** Data listing **
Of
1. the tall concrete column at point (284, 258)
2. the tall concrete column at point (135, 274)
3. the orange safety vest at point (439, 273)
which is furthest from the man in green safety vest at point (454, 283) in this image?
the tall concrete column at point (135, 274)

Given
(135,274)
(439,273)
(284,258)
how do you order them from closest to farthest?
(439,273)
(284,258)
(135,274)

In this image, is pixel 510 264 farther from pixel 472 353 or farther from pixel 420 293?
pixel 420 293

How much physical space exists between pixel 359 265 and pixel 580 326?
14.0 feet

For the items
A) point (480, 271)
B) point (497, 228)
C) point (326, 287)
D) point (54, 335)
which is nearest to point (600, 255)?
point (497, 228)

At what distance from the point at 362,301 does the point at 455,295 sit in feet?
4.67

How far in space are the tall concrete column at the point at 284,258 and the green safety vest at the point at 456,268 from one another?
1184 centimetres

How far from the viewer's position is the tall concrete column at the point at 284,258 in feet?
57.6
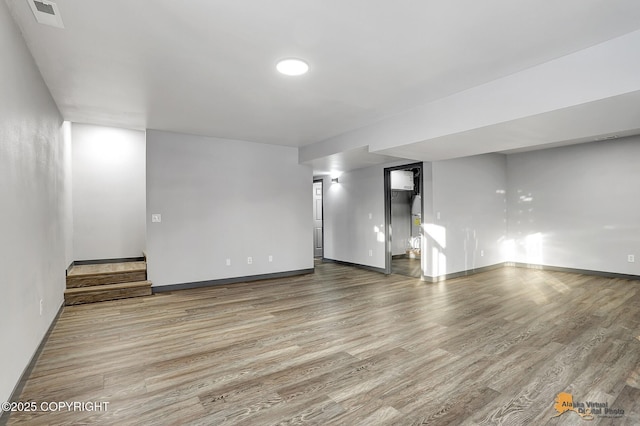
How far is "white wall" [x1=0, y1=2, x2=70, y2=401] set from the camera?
6.41 ft

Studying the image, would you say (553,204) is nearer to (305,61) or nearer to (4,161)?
(305,61)

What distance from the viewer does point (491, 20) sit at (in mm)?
2164

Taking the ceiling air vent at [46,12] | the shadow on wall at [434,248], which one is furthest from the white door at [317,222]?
the ceiling air vent at [46,12]

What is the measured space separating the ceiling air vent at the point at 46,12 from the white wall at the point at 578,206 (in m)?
8.01

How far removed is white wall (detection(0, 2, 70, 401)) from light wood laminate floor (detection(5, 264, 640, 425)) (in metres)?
0.33

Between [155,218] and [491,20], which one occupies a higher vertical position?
[491,20]

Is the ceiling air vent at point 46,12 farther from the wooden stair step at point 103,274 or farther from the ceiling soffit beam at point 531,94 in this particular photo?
the wooden stair step at point 103,274

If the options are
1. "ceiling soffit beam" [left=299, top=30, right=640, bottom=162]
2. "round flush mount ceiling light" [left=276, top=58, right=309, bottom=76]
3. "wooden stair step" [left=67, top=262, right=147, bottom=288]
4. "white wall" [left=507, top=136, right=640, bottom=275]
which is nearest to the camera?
"ceiling soffit beam" [left=299, top=30, right=640, bottom=162]

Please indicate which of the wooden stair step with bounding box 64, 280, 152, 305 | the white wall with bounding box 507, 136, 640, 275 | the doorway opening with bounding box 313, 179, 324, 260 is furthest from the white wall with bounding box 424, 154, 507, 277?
the wooden stair step with bounding box 64, 280, 152, 305

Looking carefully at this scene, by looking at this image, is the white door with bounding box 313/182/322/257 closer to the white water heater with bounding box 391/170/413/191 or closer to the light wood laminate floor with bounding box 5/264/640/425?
the white water heater with bounding box 391/170/413/191

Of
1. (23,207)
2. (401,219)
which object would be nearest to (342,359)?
(23,207)

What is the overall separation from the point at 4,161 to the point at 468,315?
175 inches

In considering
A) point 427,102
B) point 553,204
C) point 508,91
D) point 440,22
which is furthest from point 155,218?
point 553,204

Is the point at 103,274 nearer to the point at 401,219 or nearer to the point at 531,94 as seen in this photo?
the point at 531,94
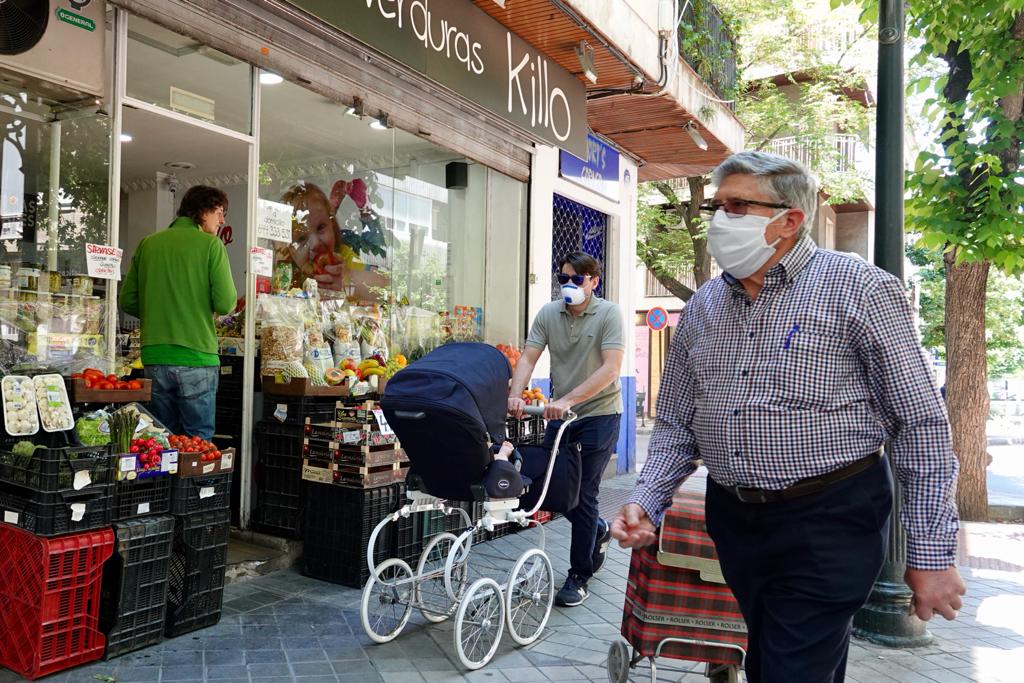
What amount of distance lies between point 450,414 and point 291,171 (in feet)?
15.8

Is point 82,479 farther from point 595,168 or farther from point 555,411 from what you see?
point 595,168

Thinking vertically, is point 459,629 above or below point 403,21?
below

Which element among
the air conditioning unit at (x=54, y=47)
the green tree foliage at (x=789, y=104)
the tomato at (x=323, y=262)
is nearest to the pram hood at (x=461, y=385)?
the air conditioning unit at (x=54, y=47)

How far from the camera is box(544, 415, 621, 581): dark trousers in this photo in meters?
5.31

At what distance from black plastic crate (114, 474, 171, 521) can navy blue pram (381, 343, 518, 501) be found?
4.37 ft

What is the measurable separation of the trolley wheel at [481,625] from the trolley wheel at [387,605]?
1.37ft

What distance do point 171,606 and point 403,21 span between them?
13.5 feet

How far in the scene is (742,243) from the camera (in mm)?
2469

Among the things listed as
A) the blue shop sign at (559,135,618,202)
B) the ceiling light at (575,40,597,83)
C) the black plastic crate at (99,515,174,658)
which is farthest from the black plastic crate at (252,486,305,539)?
the blue shop sign at (559,135,618,202)

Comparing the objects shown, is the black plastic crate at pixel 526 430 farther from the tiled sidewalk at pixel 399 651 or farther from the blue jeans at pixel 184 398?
the blue jeans at pixel 184 398

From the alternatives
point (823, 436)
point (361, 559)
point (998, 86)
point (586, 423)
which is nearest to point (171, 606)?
point (361, 559)

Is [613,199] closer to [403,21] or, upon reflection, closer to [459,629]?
[403,21]

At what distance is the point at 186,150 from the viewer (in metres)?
7.62

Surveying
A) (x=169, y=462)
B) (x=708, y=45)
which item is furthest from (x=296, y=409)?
(x=708, y=45)
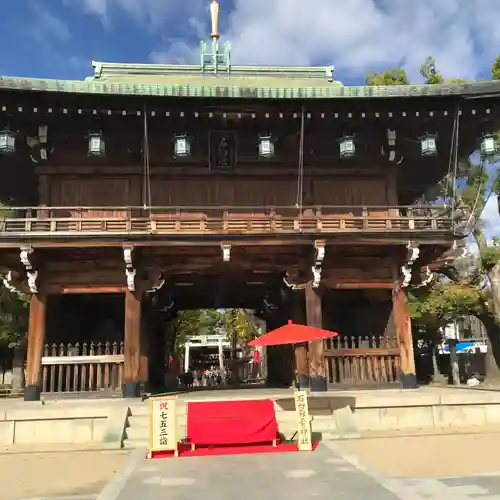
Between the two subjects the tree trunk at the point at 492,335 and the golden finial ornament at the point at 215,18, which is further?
the tree trunk at the point at 492,335

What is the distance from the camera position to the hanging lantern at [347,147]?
51.3 feet

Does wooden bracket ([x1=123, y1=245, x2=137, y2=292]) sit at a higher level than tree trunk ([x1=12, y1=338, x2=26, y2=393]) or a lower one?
higher

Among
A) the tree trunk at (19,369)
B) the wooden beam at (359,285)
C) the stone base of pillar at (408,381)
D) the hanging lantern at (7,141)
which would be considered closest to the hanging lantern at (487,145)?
the wooden beam at (359,285)

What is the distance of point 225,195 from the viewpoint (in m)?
17.1

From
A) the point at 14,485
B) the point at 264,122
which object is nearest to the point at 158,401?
the point at 14,485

** What to produce **
Convert the part of the records that opens with the line containing "What is the distance of" and runs through the end of the records into a Markdown table with the columns Row and Line. Number each line in order and leave out blank lines.

** Answer to this problem **
| Row | Line |
|---|---|
| 1 | What is the distance of point 225,195 from the viewpoint (in m)? |
| 2 | 17.1 |
| 3 | From |
| 4 | A) the point at 14,485 |
| 5 | B) the point at 264,122 |
| 6 | which object is nearest to the point at 158,401? |
| 7 | the point at 14,485 |